— START —

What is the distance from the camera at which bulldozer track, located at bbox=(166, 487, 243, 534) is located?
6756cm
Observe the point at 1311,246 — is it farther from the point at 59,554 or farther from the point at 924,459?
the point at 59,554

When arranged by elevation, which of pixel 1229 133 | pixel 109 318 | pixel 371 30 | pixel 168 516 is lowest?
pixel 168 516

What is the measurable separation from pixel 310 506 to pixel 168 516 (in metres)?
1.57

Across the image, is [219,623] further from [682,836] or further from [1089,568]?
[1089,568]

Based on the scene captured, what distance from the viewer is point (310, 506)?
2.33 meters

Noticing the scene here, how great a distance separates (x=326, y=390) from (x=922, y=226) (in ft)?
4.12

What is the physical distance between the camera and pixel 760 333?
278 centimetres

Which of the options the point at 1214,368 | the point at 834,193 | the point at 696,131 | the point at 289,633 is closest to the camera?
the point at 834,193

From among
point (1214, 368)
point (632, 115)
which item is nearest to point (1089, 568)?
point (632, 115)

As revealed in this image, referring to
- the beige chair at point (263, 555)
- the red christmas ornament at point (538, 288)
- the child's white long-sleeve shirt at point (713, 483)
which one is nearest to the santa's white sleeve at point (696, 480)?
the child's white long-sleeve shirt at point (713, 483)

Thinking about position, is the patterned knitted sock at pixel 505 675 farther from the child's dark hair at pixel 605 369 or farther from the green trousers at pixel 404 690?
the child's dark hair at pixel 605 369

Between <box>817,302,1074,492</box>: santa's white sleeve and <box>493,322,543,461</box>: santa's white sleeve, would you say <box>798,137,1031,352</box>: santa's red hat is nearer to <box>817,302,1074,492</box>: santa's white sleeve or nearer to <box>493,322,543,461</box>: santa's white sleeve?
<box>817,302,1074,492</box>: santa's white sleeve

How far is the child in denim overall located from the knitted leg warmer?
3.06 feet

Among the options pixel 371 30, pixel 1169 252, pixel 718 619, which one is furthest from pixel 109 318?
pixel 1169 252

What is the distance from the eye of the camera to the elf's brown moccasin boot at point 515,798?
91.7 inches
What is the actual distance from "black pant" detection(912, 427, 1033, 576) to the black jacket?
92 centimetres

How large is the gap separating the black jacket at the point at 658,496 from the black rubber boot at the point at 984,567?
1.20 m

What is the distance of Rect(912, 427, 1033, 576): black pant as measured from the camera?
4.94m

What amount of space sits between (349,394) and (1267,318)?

— END —

**Task to complete:**
Repeat all of the records above word for word, with no changes.

**Exercise output:**
What is the distance from the camera at which bulldozer track, located at bbox=(166, 487, 243, 534) is located?
6756cm
Observe the point at 1311,246 — is it farther from the point at 59,554 or farther from the point at 924,459?
the point at 59,554

When arranged by elevation, which of pixel 1229 133 | pixel 109 318 | pixel 371 30 | pixel 168 516 is lowest?
pixel 168 516

What is the measurable separation from pixel 310 506 to pixel 168 516 (in metres)?
1.57

Across the image, is [219,623] further from [682,836] or further from [1089,568]?
[1089,568]

Based on the scene captured, what distance from the viewer is point (310, 506)?
2.33 meters

Noticing the scene here, how great a distance separates (x=326, y=390) from (x=922, y=226) (in ft)?
4.12

What is the physical distance between the camera and pixel 760 333?
278 centimetres

Which of the options the point at 1214,368 | the point at 834,193 | the point at 696,131 | the point at 289,633 is closest to the camera?
the point at 834,193

From among
point (1214, 368)
point (632, 115)
which item is nearest to point (1089, 568)?
point (632, 115)

As revealed in this image, referring to
- the beige chair at point (263, 555)
- the red christmas ornament at point (538, 288)
- the child's white long-sleeve shirt at point (713, 483)
which one is nearest to the santa's white sleeve at point (696, 480)?
the child's white long-sleeve shirt at point (713, 483)

Thinking about position, is the patterned knitted sock at pixel 505 675 farther from the child's dark hair at pixel 605 369 or farther from the green trousers at pixel 404 690?
the child's dark hair at pixel 605 369

Between <box>817,302,1074,492</box>: santa's white sleeve and <box>493,322,543,461</box>: santa's white sleeve, would you say <box>798,137,1031,352</box>: santa's red hat is nearer to <box>817,302,1074,492</box>: santa's white sleeve or nearer to <box>493,322,543,461</box>: santa's white sleeve?
<box>817,302,1074,492</box>: santa's white sleeve

How far is the child in denim overall located from the knitted leg warmer?
3.06 feet

Among the options pixel 371 30, pixel 1169 252, pixel 718 619, which one is furthest from pixel 109 318?
pixel 1169 252

What is the distance from the eye of the camera to the elf's brown moccasin boot at point 515,798?
91.7 inches
What is the actual distance from "black pant" detection(912, 427, 1033, 576) to the black jacket?
92 centimetres

How large is the gap separating the black jacket at the point at 658,496 from the black rubber boot at the point at 984,567?
1.20 m

What is the distance of Rect(912, 427, 1033, 576): black pant as measured from the camera?
4.94m

What amount of space sits between (349,394) and (1267,318)?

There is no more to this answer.